Aim of the task => Would you please return all of the entries below exactly as shown?

Source data =>
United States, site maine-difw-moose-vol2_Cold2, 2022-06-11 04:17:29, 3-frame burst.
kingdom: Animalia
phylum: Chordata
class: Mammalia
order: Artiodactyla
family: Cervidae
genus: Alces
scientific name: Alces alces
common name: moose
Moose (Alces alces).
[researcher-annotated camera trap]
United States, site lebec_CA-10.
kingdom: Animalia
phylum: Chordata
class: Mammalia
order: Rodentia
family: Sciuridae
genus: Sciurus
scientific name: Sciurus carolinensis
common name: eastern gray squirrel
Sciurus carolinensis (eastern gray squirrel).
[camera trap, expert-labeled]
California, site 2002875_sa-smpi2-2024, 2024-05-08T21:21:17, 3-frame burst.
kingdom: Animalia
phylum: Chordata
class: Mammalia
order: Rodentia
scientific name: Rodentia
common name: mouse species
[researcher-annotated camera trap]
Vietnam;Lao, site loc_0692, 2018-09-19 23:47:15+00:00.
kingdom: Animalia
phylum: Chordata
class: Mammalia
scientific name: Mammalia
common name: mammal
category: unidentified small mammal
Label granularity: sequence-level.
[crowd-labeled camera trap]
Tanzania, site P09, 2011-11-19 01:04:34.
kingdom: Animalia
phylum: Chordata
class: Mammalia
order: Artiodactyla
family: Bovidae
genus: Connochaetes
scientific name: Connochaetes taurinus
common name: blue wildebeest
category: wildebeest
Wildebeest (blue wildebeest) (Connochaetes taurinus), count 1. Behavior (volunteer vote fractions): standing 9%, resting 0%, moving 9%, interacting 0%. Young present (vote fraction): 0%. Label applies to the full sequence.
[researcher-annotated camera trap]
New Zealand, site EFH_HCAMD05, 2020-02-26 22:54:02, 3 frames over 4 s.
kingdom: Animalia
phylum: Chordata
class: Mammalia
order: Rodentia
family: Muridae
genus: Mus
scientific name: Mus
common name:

The answer =>
United States, site maine-difw-moose-vol2_Cold2, 2022-06-11 04:17:29, 3-frame burst.
kingdom: Animalia
phylum: Chordata
class: Mammalia
order: Artiodactyla
family: Cervidae
genus: Alces
scientific name: Alces alces
common name: moose
Moose (Alces alces).
[researcher-annotated camera trap]
United States, site lebec_CA-10.
kingdom: Animalia
phylum: Chordata
class: Mammalia
order: Rodentia
family: Sciuridae
genus: Sciurus
scientific name: Sciurus carolinensis
common name: eastern gray squirrel
Sciurus carolinensis (eastern gray squirrel).
[camera trap, expert-labeled]
California, site 2002875_sa-smpi2-2024, 2024-05-08T21:21:17, 3-frame burst.
kingdom: Animalia
phylum: Chordata
class: Mammalia
order: Rodentia
scientific name: Rodentia
common name: mouse species
[researcher-annotated camera trap]
Vietnam;Lao, site loc_0692, 2018-09-19 23:47:15+00:00.
kingdom: Animalia
phylum: Chordata
class: Mammalia
scientific name: Mammalia
common name: mammal
category: unidentified small mammal
Label granularity: sequence-level.
[crowd-labeled camera trap]
Tanzania, site P09, 2011-11-19 01:04:34.
kingdom: Animalia
phylum: Chordata
class: Mammalia
order: Artiodactyla
family: Bovidae
genus: Connochaetes
scientific name: Connochaetes taurinus
common name: blue wildebeest
category: wildebeest
Wildebeest (blue wildebeest) (Connochaetes taurinus), count 1. Behavior (volunteer vote fractions): standing 9%, resting 0%, moving 9%, interacting 0%. Young present (vote fraction): 0%. Label applies to the full sequence.
[researcher-annotated camera trap]
New Zealand, site EFH_HCAMD05, 2020-02-26 22:54:02, 3 frames over 4 s.
kingdom: Animalia
phylum: Chordata
class: Mammalia
order: Rodentia
family: Muridae
genus: Mus
scientific name: Mus
common name:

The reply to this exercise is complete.